日本人と現地の人という構図ではなく、国際社会の中のいち日本人として複数の文化を同時に体感できるのが強みだと思います。

国家間の関係性

様々な国籍の生徒が在籍していると、各国の関係性も見えてきます。

同じ言語を話すからと言って、彼らを同一視してはいけない、など。

例えば、ロシア人とウクライナ人はどちらもロシア語を話しますが、「ロシアン」とまとめることは配慮に欠けています。

また、植民地支配にあった国の子達がどんな感情を持っているかや、各国の確執なども知ることができます。

このような感覚を養うことで、無知で失礼な発言を控えることができるようになりますし、歴史について興味がわくきっかけにもなると思います。

転入生の受け入れに慣れている

引っ越しがとにかく多い

インターに通っている生徒たちは、現地の人でないことがほとんどです。

皆、どこかから引っ越してきている人で、生徒の入れ替えが激しいのがインターの特徴だと思います。

なので、転入生の受け入れにとても慣れている印象でした。

私が転入した時も、初めて会った人が次の授業の教室や教科書販売所まで連れて行ってくれたり、スクールメールの使い方を説明してくれたりしてくれました。

私が通っていたインターはクラス制度がなかったのですが、それでも、どの授業に出ても何かと助けてくれる人がいました。「何か困ったことが会ったら声かけてね」と言ってくれた子がどれだけ多かったことか。本当に暖かく受け入れてくれました。

私が学校に慣れてからも、新しい転入生がくれば、どのフレンドグループが一緒にご飯食べてあげるかを決めてからお昼休みに行っていました。

これはもちろん、先生に言われたからではなく、自主的な行動でした。

転校してしまう友達が多いのも事実ですが、新しく来る子も多い分、出会いが多い学校生活だったと思います。

転入するということに不安を感じている人にとっては、インターの人の対応はとてもありがたいと思います。

インターに通うデメリット

英語の上達が遅くなる

英語の勉強

先ほど、母国語が英語以外の人が多いからアクセントに慣れるというメリットを挙げましたが、これはデメリットにもなり得ます。

海外生活が長く、ネイティブ並みに英語をペラペラ話す人が多いのは事実です。

しかし、彼らは家では母国語を話していたりと、あくまでも第二外国語として英語を話しています。

すると、言い回しや使う単語などが簡単なものになりがちだと感じます。

友達同士で話すには支障がないほどの語彙数や表現方法ではありますが、日常生活に聞き慣れない表現が出ることは少なかったです。

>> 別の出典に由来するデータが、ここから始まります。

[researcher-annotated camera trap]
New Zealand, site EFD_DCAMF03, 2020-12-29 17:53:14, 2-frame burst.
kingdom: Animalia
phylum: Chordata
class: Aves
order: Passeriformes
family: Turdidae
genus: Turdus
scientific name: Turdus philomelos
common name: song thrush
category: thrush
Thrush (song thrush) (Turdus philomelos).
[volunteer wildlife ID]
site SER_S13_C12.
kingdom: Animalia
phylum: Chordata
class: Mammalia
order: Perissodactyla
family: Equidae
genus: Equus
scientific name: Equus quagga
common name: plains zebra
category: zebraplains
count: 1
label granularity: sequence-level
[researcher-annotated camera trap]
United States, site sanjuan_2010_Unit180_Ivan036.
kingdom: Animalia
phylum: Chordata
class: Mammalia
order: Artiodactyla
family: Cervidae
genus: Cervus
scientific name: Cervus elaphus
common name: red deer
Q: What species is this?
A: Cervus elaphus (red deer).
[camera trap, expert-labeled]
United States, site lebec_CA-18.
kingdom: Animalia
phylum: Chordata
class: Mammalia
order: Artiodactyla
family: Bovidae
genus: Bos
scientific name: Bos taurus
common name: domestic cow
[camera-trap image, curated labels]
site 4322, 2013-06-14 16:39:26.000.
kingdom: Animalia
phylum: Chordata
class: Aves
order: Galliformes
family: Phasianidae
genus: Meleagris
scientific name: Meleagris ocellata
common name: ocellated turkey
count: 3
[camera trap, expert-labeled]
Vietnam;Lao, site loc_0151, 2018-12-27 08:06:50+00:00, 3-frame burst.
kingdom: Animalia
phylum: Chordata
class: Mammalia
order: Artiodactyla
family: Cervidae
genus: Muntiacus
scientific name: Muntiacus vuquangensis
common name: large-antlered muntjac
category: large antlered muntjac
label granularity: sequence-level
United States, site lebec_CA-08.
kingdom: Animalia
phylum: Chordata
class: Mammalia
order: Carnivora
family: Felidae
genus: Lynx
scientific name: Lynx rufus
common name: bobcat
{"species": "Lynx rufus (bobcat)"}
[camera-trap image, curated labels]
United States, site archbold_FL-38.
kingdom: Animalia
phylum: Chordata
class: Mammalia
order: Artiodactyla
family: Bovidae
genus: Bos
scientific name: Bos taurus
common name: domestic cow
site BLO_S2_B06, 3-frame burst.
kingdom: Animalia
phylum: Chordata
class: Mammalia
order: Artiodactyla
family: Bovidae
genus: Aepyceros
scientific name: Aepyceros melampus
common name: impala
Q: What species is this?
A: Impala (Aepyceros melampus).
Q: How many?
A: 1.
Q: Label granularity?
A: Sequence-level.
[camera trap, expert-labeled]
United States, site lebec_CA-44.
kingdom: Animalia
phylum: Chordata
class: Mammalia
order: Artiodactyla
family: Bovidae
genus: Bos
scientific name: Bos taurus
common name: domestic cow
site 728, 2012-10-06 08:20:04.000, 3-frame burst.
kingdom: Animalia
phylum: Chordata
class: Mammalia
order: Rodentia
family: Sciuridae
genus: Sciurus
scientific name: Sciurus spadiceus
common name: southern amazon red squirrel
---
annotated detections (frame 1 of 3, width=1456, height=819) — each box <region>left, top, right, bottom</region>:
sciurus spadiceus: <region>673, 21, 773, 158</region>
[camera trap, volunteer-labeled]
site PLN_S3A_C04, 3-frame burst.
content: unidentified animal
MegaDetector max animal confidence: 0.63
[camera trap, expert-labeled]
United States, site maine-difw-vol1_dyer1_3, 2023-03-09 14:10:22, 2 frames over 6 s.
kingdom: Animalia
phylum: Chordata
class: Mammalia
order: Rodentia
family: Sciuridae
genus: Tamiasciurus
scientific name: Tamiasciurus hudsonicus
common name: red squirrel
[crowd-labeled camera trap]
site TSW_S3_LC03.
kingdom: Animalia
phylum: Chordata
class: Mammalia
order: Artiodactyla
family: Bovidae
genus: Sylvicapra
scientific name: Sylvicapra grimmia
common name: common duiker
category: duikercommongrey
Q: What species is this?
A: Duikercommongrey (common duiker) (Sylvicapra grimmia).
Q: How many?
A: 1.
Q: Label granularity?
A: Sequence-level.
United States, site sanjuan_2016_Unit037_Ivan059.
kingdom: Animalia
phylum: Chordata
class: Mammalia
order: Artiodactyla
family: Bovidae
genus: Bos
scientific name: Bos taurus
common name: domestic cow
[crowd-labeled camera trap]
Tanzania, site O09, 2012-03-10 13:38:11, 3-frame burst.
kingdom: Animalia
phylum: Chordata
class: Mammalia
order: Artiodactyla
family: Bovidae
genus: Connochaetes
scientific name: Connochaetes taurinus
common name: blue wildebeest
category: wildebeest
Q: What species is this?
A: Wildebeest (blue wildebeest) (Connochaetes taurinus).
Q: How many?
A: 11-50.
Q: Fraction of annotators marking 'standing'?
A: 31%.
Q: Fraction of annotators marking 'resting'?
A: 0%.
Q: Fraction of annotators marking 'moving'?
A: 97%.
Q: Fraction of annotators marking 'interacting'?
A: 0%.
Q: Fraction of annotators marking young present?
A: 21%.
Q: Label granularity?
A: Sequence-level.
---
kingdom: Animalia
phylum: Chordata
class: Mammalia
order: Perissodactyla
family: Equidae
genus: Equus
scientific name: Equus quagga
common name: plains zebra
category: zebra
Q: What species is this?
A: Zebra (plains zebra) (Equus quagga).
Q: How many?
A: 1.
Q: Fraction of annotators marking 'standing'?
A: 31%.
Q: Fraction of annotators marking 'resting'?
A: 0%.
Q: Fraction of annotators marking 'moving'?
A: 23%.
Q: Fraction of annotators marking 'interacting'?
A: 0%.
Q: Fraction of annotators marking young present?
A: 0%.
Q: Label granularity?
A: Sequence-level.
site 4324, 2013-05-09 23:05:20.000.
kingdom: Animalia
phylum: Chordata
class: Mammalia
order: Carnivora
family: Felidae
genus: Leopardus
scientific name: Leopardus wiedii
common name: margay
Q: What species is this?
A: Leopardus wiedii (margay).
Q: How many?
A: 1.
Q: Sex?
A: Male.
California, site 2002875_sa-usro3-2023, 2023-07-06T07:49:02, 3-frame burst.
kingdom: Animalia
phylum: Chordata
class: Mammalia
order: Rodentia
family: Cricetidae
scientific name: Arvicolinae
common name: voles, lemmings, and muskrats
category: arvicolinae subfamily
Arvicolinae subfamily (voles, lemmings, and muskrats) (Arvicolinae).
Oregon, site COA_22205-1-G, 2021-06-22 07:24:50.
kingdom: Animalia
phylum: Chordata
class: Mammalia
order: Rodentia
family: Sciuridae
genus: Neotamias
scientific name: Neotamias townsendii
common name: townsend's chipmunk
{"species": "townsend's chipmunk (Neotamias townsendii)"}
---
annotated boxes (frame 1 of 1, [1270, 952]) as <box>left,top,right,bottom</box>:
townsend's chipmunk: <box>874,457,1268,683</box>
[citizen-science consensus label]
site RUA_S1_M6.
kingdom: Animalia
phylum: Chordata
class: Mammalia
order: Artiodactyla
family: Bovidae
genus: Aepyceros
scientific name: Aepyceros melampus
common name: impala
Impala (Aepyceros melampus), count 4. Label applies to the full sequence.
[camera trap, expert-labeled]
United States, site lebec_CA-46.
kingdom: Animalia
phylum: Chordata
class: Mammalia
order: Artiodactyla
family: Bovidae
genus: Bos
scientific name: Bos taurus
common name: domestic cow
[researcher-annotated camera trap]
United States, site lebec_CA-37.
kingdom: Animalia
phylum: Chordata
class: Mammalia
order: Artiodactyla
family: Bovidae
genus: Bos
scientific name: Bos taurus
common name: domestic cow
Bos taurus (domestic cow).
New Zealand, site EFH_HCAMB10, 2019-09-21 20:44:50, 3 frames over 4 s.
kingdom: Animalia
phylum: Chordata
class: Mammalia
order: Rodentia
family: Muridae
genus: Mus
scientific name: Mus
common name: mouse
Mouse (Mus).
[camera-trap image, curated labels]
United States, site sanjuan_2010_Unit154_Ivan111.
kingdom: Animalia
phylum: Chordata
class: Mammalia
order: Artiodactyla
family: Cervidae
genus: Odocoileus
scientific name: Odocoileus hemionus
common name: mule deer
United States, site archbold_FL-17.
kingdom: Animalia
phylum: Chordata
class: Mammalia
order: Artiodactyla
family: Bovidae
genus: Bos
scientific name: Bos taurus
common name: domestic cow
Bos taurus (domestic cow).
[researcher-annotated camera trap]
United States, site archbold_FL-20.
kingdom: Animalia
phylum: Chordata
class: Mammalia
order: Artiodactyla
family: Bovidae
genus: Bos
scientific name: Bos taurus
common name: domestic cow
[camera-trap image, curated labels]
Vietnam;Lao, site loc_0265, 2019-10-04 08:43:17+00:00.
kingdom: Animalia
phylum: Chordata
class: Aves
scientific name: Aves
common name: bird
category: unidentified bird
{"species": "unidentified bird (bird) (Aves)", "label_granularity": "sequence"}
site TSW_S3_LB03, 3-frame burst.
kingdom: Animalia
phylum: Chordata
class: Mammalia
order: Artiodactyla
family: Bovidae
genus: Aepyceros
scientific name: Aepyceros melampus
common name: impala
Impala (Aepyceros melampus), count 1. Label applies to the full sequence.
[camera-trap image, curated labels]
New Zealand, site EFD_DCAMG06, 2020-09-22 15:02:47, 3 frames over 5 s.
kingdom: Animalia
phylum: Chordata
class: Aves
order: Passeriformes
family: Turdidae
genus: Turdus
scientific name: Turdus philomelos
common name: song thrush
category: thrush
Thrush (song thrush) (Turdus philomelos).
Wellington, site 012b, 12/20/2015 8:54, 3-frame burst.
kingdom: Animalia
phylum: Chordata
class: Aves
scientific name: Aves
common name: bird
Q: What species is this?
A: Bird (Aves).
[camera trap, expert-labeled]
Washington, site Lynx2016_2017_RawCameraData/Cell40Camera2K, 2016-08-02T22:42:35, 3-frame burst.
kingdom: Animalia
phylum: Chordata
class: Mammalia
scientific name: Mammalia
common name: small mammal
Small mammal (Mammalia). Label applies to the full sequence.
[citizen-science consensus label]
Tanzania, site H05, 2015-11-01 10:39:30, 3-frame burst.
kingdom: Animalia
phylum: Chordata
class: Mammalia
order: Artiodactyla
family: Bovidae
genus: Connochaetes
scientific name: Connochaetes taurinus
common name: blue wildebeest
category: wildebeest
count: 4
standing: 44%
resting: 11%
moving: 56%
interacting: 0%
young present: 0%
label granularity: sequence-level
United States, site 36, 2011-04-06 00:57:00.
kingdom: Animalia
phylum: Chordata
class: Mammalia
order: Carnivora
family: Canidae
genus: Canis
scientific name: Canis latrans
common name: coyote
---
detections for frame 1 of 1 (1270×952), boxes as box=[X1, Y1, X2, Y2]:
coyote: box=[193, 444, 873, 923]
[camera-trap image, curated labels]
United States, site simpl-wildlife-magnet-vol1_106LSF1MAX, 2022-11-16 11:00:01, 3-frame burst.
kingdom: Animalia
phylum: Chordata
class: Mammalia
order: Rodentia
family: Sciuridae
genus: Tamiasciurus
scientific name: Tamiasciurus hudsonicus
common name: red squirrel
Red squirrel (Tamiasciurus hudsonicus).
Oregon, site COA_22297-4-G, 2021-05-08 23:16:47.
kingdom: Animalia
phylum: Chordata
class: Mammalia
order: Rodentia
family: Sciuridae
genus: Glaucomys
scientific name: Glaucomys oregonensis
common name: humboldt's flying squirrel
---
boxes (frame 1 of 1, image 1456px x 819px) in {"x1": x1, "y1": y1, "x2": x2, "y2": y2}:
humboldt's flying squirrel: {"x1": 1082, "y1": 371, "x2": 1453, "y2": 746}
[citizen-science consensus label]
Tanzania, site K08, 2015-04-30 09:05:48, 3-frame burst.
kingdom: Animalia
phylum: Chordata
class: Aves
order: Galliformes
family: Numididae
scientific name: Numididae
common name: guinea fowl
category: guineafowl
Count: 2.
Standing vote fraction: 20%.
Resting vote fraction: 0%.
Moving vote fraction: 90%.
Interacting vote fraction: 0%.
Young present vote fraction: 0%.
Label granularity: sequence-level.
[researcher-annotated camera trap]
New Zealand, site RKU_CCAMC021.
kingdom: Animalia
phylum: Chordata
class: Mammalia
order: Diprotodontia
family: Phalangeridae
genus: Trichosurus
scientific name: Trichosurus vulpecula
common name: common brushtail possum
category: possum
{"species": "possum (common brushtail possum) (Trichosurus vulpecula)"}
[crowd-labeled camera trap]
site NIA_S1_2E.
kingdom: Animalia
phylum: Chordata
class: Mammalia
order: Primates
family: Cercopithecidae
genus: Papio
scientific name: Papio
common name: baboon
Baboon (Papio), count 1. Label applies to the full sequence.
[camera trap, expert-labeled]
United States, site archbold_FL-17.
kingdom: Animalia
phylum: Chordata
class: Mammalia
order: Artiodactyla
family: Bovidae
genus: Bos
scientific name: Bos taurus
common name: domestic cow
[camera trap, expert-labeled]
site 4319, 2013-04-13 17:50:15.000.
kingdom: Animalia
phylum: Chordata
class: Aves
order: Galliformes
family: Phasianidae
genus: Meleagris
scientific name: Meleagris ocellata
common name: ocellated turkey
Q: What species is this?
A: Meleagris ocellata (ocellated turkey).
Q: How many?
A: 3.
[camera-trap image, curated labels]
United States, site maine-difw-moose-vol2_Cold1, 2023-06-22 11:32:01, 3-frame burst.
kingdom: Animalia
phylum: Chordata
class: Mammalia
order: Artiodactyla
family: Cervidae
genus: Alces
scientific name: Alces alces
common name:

ネイティブの人に囲まれると、もっとレベルの高い英語を普段から耳にすることができたのかもしれないとは思います。

ただ、これは自分が勉強をすればカバーできます。

私も実際、学術的な単語や気の利いた言い回しなどは自分で勉強することで身につけました。

現地の雰囲気がわからない

現地の生徒は現地校に通っているので、インターに現地の生徒は少ないです。

すると、せっかくその国にいるのに、その国の文化を捉えづらいと思います。

私も、現地人の友達はとても少ないです。

世界中の人と友達になれるけど、滞在している国の人と学校で友達になるのは難しいかもしれません。

現地のスポーツクラブに入ったり、ランゲージエクスチェンジやボランティアに挑戦したりすると、現地の雰囲気も味わうことができると思います。

おわりに

私は、2年半インターに通ってたくさんのことを得ることができたと思っています。

英語の上達よりも大切なものを学びました。

グローバル化が進んでいますし、世界を舞台に活躍したい人も多いと思います。

私もその一人です。

国際社会で活躍する時に、一度インターで世界の縮図を経験することは糧になると思います。

世界中に友達ができますし、日々刺激が絶えない学校生活を送ることができます。

私は2年半ずっと新しい発見がありましたし、成長し続けました。

一個人の感想ではありますが、私はインターに通わせてもらえて本当に良かったと思っているので、参考になれば幸いです!